A 52-year-old Australian socialite, Stephenie Rodriguez, has narrated how she got her two feet amputated and endured an 18-month nightmare when she contracted cerebral malaria from a mosquito bite during a visit to Lagos.
In a report by the Sydney Morning Herald, the single mother and digital entrepreneur said she had visited Lagos in 2019 to speak at a business gathering for travel executives. She said during the gathering, she and the invited guests were asked to assemble outside for a photo shoot next to a pool of stagnant water. She said it was while she was there that she got bitten three times by a mosquito on her left ankle.
Armed with enough insect repellant, Rodriguez said she conscientiously doused herself in insect repellant but did not take any anti-malaria drugs because of the bad reaction she suffered when she took one sometime back.
”The organisers asked me to go outside for a photo shoot with delegates. They had drones, shot B roll [extra footage], and vox pops. It was filmed next to a pool of stagnant water. It was sunset.
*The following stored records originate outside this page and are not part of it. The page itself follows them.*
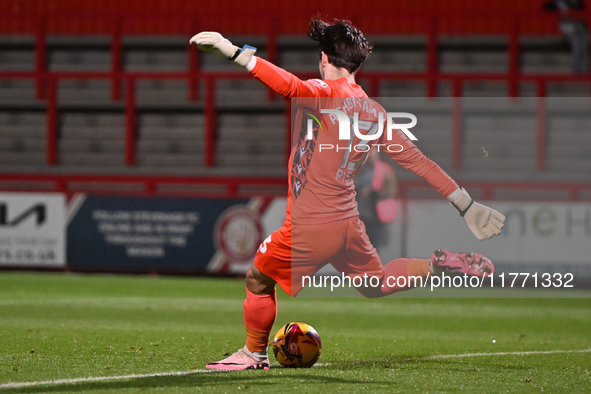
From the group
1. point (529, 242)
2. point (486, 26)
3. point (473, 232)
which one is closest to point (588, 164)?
point (529, 242)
That’s when I believe I was bitten three times by a mosquito on my left ankle” she said
Days later after flying to India, Rodriguez said she began to feel tired and unwell but dismissed the feeling, describing it as ‘out of character’ and ‘compound jet-lag’. It was while she got to Boston that she had to be rushed to the hospital after she took ill at the airport and was struggling to eat and drink.
She was rushed to the Massachusetts General Hospital where an infectious diseases specialist had confirmed that Rodriguez had cerebral malaria. By then she had fallen into a coma. According to the doctors, Rodriguez had only a two percent chance of survival after Artesunate – a drug used to treat severe malaria – sent her into septic shock and organ failure.
In a last-ditch effort to save her life, doctors used vasopressor drugs to redirect blood flow from her limbs to her vital organs.
“It was the last trick in the bag, and they cautioned my family that if I survived, there would be collateral damage.”